«В монастырь я шла именно за послушанием…» (часть вторая)
Что дается труднее всего из того, чем вы занимаетесь?
Если искренне говорить, то это вопрос моей личной монашеской жизни. Это было по-разному в разные периоды моего монашеского пути, который, я считаю, еще только в начале. Я увидела, что «нравится — не нравится», «хочу — не хочу» — это сейчас для меня не главное. Слава Богу, уже прошел период, когда у меня были просто истерики после каждого концерта художественной самодеятельности: «Неужели, Господи, это то, зачем я шла в монастырь?!» Никто этого не видел, я шла куда-то, запиралась, пила кофе, рыдала. Батюшке на исповеди говорила: «Всё, это мой последний концерт!» Когда «Синюю птицу» поставили, все были в приподнятом настроении, а я рвала и метала, потому что я же всё предусмотрела, я же сделала всё, что от меня зависело, — почему такая погода, Господи? зачем ты эту грозу устроил?! Но, как потом оказалось, это было чудо: гроза, органично встроенная в спектакль!..

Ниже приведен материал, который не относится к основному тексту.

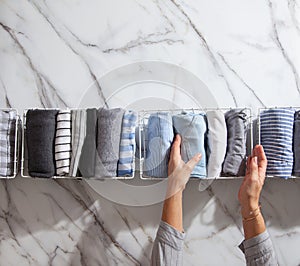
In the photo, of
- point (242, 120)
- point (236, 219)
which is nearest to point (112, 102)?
point (242, 120)

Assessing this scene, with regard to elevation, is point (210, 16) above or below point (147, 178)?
above

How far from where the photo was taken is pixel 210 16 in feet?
5.56

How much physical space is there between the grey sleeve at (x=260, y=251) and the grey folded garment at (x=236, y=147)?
0.75 feet

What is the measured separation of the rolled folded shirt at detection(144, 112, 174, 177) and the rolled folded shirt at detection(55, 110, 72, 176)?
27 cm

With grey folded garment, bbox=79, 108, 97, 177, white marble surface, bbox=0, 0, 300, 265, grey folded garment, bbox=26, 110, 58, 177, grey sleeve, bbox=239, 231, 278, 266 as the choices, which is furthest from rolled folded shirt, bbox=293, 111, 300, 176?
grey folded garment, bbox=26, 110, 58, 177

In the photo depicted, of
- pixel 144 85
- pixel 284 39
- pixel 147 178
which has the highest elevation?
pixel 284 39

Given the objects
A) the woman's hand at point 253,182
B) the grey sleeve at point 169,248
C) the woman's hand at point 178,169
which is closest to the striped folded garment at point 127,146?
the woman's hand at point 178,169

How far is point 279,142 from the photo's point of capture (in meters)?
1.50

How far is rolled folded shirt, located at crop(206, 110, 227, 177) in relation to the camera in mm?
1514

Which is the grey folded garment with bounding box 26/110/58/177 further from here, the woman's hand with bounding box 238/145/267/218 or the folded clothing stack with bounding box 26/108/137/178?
the woman's hand with bounding box 238/145/267/218

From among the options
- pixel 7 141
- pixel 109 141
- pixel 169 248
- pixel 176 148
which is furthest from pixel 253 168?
pixel 7 141

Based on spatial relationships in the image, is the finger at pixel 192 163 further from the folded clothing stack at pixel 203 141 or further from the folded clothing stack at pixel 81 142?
the folded clothing stack at pixel 81 142

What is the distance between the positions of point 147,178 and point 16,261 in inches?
24.3

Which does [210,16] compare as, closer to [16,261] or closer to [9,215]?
[9,215]
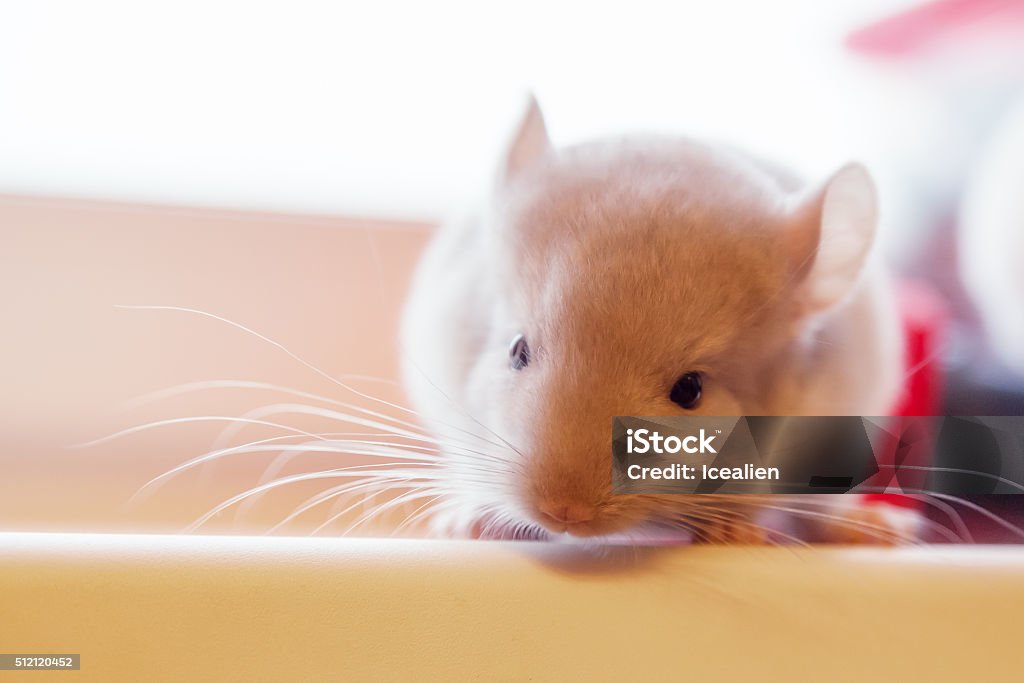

Это всё — недоверие Богу, которое вылезало вот такими вещами. Только сейчас, может быть, последние год-два, для меня это проходит спокойно. Не то чтобы я начала что-то понимать в духовной жизни — просто Бог изменяет человека. За что? Почему? Это не моего ума дело. Я иду и репетирую простые мирские песни о любви. Ну, поют мирские люди — почему им не петь? Выбираем хорошие песни, они со мной советуются, я ищу в Интернете. И мое послушание, что немаловажно, связано с постоянным сидением за компьютером: нахожу им минусовки и тексты, что-то нужно в другую тональность перевести, что-то просто сочинить, репетирую с ними, аккомпанирую им. Человеку, который к тебе пришел, хочется спеть, его благословили на это, он хочет попробовать — но он же не профи, он волнуется! Даже те, кто давно участвуют в концертах, всё равно волнуются. А кто им может помочь? Ты можешь — помоги. И когда я с ними репетирую… самой удивительно, но мне нравится всё, что они делают, мне всё теперь нравится! Потому что за этим стоит другая мотивация. И если человек делает это хорошо, с полной отдачей — мне не важно, какой это жанр, да хоть ты играешь на каком-нибудь однострунном киргизском инструменте или поешь арию Верди! Это не важно, если ты делаешь это хорошо, не пошло, если это песня о чем-то главном, о жизни. А мы в основном выбираем песни, которые касаются смысла жизни.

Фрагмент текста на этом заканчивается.